Bölüm 44

150K 6.5K 1.5K
                                    

Sarp'ın yanından ayrıldığında; onu öperken cebinden belli etmeden aldığı kolyeyi, eli ile elbisesi arasına sıkıştırmaya devam etti Lavin. Koridordan dönüp Sarp'ın bakış açısından tamamen çıktığında ise; büyük bir hızla kolyeyi çantasına koydu, klipsini kapattı ve ilerlemeyi sürdürdü.

Sarp'ın yanından ayrılmak istememişti. Ancak onunla inatlaşmanın kendilerine zaman kaybettirmekten başka bir işe yaramayacağını anladığı için kabullenmiş görünmüş, Sarp'ı odada üzerinde çalıntı bir kolye ile bırakmaktansa da; bu değerli mücevheri yanına alarak oradan ayrılmayı tercih etmişti. Böylece; eğer Sarp birilerine yakalanacaksa bile bununla çok daha kolay baş edebilir ve uyduracağını herhangi bir bahaneyi daha inandırıcı kılabilirdi.

Geldikleri koridorları geri yürüdü. Merdivenlere ulaşana dek hiçkimseyle karşılaşmamış olmasına minnet duyarken; korkuluklara tutundu ve hissettiği telaşı belli etmeme savaşı içerisinde, tempolu adımlarla basamakları inmeye devam etti. Merdivende karşısına çıkan ve balo salonunda kısa sohbetler ettikleri konuklara yanaklarını ağrıtan sahte gülümseyişler sunmayı da ihmal etmedi o arada.

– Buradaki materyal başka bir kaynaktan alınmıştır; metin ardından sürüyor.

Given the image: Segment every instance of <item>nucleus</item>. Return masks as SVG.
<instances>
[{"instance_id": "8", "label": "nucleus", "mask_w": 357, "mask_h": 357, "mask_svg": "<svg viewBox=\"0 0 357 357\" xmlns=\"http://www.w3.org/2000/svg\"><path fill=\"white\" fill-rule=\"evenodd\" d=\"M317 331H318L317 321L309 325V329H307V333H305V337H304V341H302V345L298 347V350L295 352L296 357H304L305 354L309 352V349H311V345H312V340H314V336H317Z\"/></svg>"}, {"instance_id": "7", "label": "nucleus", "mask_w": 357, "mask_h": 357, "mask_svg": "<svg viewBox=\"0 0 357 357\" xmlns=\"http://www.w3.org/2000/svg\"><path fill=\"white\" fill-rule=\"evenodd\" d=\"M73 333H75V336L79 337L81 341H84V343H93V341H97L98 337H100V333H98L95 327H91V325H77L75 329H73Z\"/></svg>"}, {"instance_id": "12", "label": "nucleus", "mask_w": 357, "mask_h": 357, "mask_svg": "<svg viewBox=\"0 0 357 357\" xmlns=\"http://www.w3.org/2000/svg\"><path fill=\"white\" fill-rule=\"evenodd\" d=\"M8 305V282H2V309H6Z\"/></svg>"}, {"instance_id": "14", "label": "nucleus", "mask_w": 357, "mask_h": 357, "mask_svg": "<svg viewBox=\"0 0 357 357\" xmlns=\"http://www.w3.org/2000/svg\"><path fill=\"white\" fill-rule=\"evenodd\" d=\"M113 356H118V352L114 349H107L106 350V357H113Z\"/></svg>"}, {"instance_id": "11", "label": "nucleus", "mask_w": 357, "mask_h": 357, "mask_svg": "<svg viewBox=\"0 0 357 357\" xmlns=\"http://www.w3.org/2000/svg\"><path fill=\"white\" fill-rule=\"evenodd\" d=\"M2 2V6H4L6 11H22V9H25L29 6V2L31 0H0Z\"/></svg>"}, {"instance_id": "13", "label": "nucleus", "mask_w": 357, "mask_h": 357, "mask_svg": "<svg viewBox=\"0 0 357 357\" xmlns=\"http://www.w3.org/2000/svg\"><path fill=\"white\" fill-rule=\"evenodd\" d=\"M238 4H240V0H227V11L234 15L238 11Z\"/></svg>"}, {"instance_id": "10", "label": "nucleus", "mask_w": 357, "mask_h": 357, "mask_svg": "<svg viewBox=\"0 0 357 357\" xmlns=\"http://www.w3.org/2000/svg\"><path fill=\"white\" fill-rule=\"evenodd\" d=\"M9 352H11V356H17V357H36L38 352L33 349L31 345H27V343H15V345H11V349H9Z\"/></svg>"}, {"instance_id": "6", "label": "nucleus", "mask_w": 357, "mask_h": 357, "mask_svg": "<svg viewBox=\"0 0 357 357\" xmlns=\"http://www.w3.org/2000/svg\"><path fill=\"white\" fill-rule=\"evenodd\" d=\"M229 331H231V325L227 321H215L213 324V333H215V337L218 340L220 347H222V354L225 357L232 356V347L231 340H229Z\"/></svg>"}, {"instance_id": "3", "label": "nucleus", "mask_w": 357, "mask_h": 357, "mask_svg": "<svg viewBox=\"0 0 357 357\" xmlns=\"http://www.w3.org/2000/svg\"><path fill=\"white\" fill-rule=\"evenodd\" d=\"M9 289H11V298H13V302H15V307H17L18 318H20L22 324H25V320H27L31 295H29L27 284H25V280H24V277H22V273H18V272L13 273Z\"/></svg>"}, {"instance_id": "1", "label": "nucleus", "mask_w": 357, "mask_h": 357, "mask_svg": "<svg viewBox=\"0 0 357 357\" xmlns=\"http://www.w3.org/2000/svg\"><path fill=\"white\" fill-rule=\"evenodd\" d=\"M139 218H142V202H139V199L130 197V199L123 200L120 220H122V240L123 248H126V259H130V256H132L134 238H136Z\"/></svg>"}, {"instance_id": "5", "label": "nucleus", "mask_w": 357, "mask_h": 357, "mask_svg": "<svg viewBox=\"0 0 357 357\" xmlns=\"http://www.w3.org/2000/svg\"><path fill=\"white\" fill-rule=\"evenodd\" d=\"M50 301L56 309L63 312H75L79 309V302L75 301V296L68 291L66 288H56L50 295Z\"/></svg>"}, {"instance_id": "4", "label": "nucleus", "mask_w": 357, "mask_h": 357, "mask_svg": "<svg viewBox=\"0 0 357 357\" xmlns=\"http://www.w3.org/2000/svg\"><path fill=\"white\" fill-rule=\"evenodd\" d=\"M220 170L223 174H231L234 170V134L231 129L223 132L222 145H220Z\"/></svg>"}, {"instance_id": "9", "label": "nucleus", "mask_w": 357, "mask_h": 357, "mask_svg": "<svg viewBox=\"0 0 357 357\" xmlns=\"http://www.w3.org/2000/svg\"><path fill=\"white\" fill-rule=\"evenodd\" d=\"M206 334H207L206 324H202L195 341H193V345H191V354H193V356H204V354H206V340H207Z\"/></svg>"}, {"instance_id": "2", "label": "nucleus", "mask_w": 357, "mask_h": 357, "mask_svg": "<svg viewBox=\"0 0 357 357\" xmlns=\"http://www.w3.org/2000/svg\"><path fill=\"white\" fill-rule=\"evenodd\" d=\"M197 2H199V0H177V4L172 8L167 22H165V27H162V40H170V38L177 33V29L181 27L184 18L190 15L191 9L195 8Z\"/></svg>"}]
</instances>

Balo salonuna ulaştığında; herhangi bir farklılık olup olmadığını kontrol etmek ve her şeyin normal düzeyde devam ettiğini görüp biraz olsun rahatlayabilmek için; merdivenlerin, henüz inmediği son bir kaç basamağında durdu, salona göz attı. Iki adamın kolyeyi almaya gittiklerini düşündürten konuşmalarla yanından geçip yukarıya çıkmaya başlamaları kalbinin teklemesine sebep oldu. O an da Sarp'a mücevheri bırakmamakla ne kadar doğru bir hamle yaptığına kanaat getirdi. Sarp'ın o odadan çıkmak üzere olmasına ise içtenlikle dua etti.

Gerginlikten kuruyan boğazını ıslatmak için yutkunurken; kalan basamakları inmeye hazırlandı Lavin ve bodrum kata ulaşmayı düşünmeye odaklandı. O anda ise gözleri; on metre kadar ilerisinde duran ve etrafa arayış içerisinde bakınarak insanların arasından geçmeye çalışan kişiye kaydı. Bu genç kızın telaşlı görünen halleri ilgisini çekerken; gözleri kısıldı. Doğru görüp görmediğine kanaat getiremediği saniyelerde kaşlarını çattı, dudaklarını araladı.

Kendisine biraz daha yaklaşmış olan kişinin yüzünün, yüzüne vuran ışıkla birlikte daha çok netleşmesiyle ise gözlerini büyüttü ve şaşkınlıkla dolu nefesini dışarıya üflerken onun isminin dudaklarından belli bir yükseklikte çıkmasını engelleyemedi Lavin. "Kayla?"

Gözleri biraz daha büyürken; başını kendisinden tarafa çeviren Kayla'nın ardındaki kişiye dikkati kaydı Lavin'in ve o anda da yeni bir isim çok daha büyük bir şaşkınlıkla dudaklarından havaya yayıldı; "Çağan!?"

__________________

"Ben geri dönüyorum."

Diğerlerinin sözlerinin ve yaptıklarının bir etkisi olmayacağını bilmeleri nedeniyle, kendisini durdurmak için hiçbir hamle yapmayışlarına karşılık hızlı adımlarla eve geri yöneldi Sarp. Annesinin, Cenker'in onunla gelmeyi teklif edişlerini fazlasıyla sert bir tavırla reddetti ve yalnız girmeyi seçerek adımlarını daha da serileştirdi.

Cenker ve annesinin aksine Sarp'ı dinlemeyen ve kendisiyle gelen Batı ise onun ismini seslendi. "Ben de seninle geleceğim abi." Adımlarını hızlandırdı. "Beni de bekle."

"Diğerleriyle kal."

"Olmaz. Ben de geleceğim."

Sarp bunun üzerine kontrol edemediği bir öfkeyle ona döndü. "Anlamıyor musun!?" diye sordu bağırarak. "Sana diğerleriyle kal dedim." Sesi ilk kez Batı'ya karşı yükselmişti. Eliyle ilerideki arabayı işaret etti. "Defol git oraya Batı. Bir de senin şımarıklıklarınla uğraşamam."